Lafayette Parish has higher-than-average Title I eligibility — 57.5% of the population qualifies for free or reduced-price lunch
free or reduced-price lunch eligibility is the federal threshold for Title I funding allocations, established under the Every Student Succeeds Act (ESSA, 2015). Areas above 75% eligibility receive concentration grants on top of the basic Title I formula. Regions with eligibility this high typically draw a substantially larger federal funding share relative to their local tax base, which can either offset or reinforce existing gaps depending on allocation policy.

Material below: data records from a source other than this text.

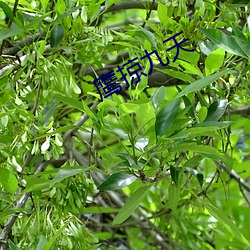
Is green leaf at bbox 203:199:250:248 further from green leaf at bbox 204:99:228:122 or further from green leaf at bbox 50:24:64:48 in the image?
green leaf at bbox 50:24:64:48

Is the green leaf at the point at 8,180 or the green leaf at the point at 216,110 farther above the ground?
the green leaf at the point at 216,110

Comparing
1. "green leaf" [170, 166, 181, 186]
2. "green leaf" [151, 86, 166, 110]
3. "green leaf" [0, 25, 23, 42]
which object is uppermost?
"green leaf" [0, 25, 23, 42]

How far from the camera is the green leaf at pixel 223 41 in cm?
79

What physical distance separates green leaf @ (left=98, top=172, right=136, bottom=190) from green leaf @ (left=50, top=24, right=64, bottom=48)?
0.61 feet

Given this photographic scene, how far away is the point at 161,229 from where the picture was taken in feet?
4.65

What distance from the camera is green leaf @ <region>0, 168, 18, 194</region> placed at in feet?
2.60

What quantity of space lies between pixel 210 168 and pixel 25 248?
1.98 feet

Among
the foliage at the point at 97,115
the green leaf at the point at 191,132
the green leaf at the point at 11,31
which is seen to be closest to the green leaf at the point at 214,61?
the foliage at the point at 97,115

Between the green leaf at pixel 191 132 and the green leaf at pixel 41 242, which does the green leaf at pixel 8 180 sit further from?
the green leaf at pixel 191 132

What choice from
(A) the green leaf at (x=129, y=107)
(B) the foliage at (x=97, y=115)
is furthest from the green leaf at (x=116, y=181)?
(A) the green leaf at (x=129, y=107)

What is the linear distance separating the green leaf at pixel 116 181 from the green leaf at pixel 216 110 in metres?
0.13

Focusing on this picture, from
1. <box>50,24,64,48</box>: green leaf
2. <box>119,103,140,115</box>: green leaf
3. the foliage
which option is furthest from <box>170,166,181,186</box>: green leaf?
<box>50,24,64,48</box>: green leaf

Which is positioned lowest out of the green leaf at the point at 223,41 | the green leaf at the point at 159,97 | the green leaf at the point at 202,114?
the green leaf at the point at 202,114

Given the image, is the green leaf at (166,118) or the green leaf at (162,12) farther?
the green leaf at (162,12)
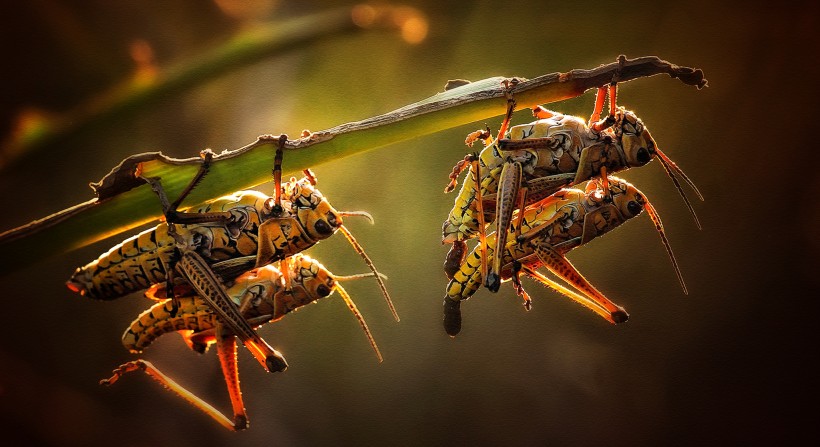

Lafayette Parish student-counselor ratio is 282:1 — near the typical range (US average ~408) — within the typical range for U.S. public districts
student-counselor ratio is the simplest comparative metric but it does not capture the full picture: the ratio counts FTE counselors against total enrollment, districts that contract intervention or social-emotional staff outside the counselor classification may be under-counted Variation between sub-units within Lafayette Parish is typically wider than the Lafayette Parish-aggregate figure suggests.
Lafayette Parish chronic absenteeism rate is 14.7% — low (typically associated with lower-than-average attendance disruption; districts in this range often have attendance interventions, robust transportation, or smaller catchments that reduce barriers)
chronic absenteeism rate is the simplest comparative metric but it does not capture the full picture: a student is chronically absent if they miss ≥10% of enrolled days for any reason, illness, family obligations, or disengagement Lower values often correlate with smaller scale and population characteristics rather than higher resource budgets per se.